━━━ Provided records ━━━

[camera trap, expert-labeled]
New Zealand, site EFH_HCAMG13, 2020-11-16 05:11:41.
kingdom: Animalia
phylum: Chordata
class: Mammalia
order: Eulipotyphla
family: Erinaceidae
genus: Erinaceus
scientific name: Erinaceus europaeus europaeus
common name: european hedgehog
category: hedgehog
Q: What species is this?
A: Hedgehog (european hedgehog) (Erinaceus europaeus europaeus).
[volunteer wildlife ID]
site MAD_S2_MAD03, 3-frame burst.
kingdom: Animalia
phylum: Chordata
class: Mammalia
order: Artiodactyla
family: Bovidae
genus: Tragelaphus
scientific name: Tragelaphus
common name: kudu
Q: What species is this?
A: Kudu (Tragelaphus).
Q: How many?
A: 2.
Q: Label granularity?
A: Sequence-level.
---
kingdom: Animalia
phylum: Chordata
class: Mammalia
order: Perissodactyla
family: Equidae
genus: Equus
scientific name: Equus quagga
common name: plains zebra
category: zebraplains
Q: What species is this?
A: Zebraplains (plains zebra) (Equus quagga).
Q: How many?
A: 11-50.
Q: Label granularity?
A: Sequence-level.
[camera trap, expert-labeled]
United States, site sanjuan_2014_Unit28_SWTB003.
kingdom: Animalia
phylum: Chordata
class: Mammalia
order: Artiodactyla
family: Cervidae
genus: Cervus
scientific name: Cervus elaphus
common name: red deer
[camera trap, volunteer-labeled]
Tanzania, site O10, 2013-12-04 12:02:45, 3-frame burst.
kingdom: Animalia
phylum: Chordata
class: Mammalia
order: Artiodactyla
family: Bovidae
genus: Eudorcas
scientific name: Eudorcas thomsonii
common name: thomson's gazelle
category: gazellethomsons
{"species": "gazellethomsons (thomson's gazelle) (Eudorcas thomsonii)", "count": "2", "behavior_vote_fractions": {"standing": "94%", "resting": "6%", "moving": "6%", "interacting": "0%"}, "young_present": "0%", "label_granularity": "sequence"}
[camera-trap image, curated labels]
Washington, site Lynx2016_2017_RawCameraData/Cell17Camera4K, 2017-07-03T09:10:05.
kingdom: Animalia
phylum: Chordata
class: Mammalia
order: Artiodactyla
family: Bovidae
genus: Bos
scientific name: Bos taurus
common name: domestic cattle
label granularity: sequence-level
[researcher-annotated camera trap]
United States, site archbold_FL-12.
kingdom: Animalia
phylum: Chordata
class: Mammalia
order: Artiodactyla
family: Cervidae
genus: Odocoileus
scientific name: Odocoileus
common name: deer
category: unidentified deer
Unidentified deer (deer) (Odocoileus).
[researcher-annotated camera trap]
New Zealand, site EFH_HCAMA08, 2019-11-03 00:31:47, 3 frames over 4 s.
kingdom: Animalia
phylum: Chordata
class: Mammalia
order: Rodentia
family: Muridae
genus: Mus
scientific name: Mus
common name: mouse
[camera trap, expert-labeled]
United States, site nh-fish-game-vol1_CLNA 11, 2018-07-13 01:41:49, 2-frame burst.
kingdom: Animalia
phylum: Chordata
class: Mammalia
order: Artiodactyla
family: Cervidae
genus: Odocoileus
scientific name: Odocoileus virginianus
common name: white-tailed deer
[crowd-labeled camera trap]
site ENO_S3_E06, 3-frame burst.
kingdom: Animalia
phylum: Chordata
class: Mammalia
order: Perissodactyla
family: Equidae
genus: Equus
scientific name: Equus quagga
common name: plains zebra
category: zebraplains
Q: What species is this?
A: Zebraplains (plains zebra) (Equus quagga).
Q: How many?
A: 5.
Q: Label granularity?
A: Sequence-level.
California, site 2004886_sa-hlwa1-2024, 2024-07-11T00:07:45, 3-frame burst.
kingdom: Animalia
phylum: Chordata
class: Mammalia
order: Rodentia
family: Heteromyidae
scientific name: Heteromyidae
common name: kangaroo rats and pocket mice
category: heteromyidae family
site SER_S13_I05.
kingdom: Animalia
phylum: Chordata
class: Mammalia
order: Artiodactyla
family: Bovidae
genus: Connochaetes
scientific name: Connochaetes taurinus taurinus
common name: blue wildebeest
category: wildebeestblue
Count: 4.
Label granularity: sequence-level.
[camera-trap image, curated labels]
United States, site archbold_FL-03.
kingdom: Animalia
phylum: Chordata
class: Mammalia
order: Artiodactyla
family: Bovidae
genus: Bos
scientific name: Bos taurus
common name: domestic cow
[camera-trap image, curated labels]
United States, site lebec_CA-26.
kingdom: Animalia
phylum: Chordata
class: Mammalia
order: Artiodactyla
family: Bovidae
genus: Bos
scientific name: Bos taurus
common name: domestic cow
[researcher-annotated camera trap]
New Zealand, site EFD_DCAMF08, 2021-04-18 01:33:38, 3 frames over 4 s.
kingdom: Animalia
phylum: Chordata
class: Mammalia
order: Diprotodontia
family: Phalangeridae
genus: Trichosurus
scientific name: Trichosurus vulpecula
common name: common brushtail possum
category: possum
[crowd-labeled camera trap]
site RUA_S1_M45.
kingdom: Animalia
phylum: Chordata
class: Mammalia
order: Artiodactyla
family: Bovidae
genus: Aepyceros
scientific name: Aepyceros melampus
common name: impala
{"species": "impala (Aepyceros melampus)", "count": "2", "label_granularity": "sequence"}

━━━

Prompt =>
Exact repetition of every record is required.

Answer to this task =>
[camera trap, expert-labeled]
New Zealand, site EFH_HCAMG13, 2020-11-16 05:11:41.
kingdom: Animalia
phylum: Chordata
class: Mammalia
order: Eulipotyphla
family: Erinaceidae
genus: Erinaceus
scientific name: Erinaceus europaeus europaeus
common name: european hedgehog
category: hedgehog
Q: What species is this?
A: Hedgehog (european hedgehog) (Erinaceus europaeus europaeus).
[volunteer wildlife ID]
site MAD_S2_MAD03, 3-frame burst.
kingdom: Animalia
phylum: Chordata
class: Mammalia
order: Artiodactyla
family: Bovidae
genus: Tragelaphus
scientific name: Tragelaphus
common name: kudu
Q: What species is this?
A: Kudu (Tragelaphus).
Q: How many?
A: 2.
Q: Label granularity?
A: Sequence-level.
---
kingdom: Animalia
phylum: Chordata
class: Mammalia
order: Perissodactyla
family: Equidae
genus: Equus
scientific name: Equus quagga
common name: plains zebra
category: zebraplains
Q: What species is this?
A: Zebraplains (plains zebra) (Equus quagga).
Q: How many?
A: 11-50.
Q: Label granularity?
A: Sequence-level.
[camera trap, expert-labeled]
United States, site sanjuan_2014_Unit28_SWTB003.
kingdom: Animalia
phylum: Chordata
class: Mammalia
order: Artiodactyla
family: Cervidae
genus: Cervus
scientific name: Cervus elaphus
common name: red deer
[camera trap, volunteer-labeled]
Tanzania, site O10, 2013-12-04 12:02:45, 3-frame burst.
kingdom: Animalia
phylum: Chordata
class: Mammalia
order: Artiodactyla
family: Bovidae
genus: Eudorcas
scientific name: Eudorcas thomsonii
common name: thomson's gazelle
category: gazellethomsons
{"species": "gazellethomsons (thomson's gazelle) (Eudorcas thomsonii)", "count": "2", "behavior_vote_fractions": {"standing": "94%", "resting": "6%", "moving": "6%", "interacting": "0%"}, "young_present": "0%", "label_granularity": "sequence"}
[camera-trap image, curated labels]
Washington, site Lynx2016_2017_RawCameraData/Cell17Camera4K, 2017-07-03T09:10:05.
kingdom: Animalia
phylum: Chordata
class: Mammalia
order: Artiodactyla
family: Bovidae
genus: Bos
scientific name: Bos taurus
common name: domestic cattle
label granularity: sequence-level
[researcher-annotated camera trap]
United States, site archbold_FL-12.
kingdom: Animalia
phylum: Chordata
class: Mammalia
order: Artiodactyla
family: Cervidae
genus: Odocoileus
scientific name: Odocoileus
common name: deer
category: unidentified deer
Unidentified deer (deer) (Odocoileus).
[researcher-annotated camera trap]
New Zealand, site EFH_HCAMA08, 2019-11-03 00:31:47, 3 frames over 4 s.
kingdom: Animalia
phylum: Chordata
class: Mammalia
order: Rodentia
family: Muridae
genus: Mus
scientific name: Mus
common name: mouse
[camera trap, expert-labeled]
United States, site nh-fish-game-vol1_CLNA 11, 2018-07-13 01:41:49, 2-frame burst.
kingdom: Animalia
phylum: Chordata
class: Mammalia
order: Artiodactyla
family: Cervidae
genus: Odocoileus
scientific name: Odocoileus virginianus
common name: white-tailed deer
[crowd-labeled camera trap]
site ENO_S3_E06, 3-frame burst.
kingdom: Animalia
phylum: Chordata
class: Mammalia
order: Perissodactyla
family: Equidae
genus: Equus
scientific name: Equus quagga
common name: plains zebra
category: zebraplains
Q: What species is this?
A: Zebraplains (plains zebra) (Equus quagga).
Q: How many?
A: 5.
Q: Label granularity?
A: Sequence-level.
California, site 2004886_sa-hlwa1-2024, 2024-07-11T00:07:45, 3-frame burst.
kingdom: Animalia
phylum: Chordata
class: Mammalia
order: Rodentia
family: Heteromyidae
scientific name: Heteromyidae
common name: kangaroo rats and pocket mice
category: heteromyidae family
site SER_S13_I05.
kingdom: Animalia
phylum: Chordata
class: Mammalia
order: Artiodactyla
family: Bovidae
genus: Connochaetes
scientific name: Connochaetes taurinus taurinus
common name: blue wildebeest
category: wildebeestblue
Count: 4.
Label granularity: sequence-level.
[camera-trap image, curated labels]
United States, site archbold_FL-03.
kingdom: Animalia
phylum: Chordata
class: Mammalia
order: Artiodactyla
family: Bovidae
genus: Bos
scientific name: Bos taurus
common name: domestic cow
[camera-trap image, curated labels]
United States, site lebec_CA-26.
kingdom: Animalia
phylum: Chordata
class: Mammalia
order: Artiodactyla
family: Bovidae
genus: Bos
scientific name: Bos taurus
common name: domestic cow
[researcher-annotated camera trap]
New Zealand, site EFD_DCAMF08, 2021-04-18 01:33:38, 3 frames over 4 s.
kingdom: Animalia
phylum: Chordata
class: Mammalia
order: Diprotodontia
family: Phalangeridae
genus: Trichosurus
scientific name: Trichosurus vulpecula
common name: common brushtail possum
category: possum
[crowd-labeled camera trap]
site RUA_S1_M45.
kingdom: Animalia
phylum: Chordata
class: Mammalia
order: Artiodactyla
family: Bovidae
genus: Aepyceros
scientific name: Aepyceros melampus
common name: impala
{"species": "impala (Aepyceros melampus)", "count": "2", "label_granularity": "sequence"}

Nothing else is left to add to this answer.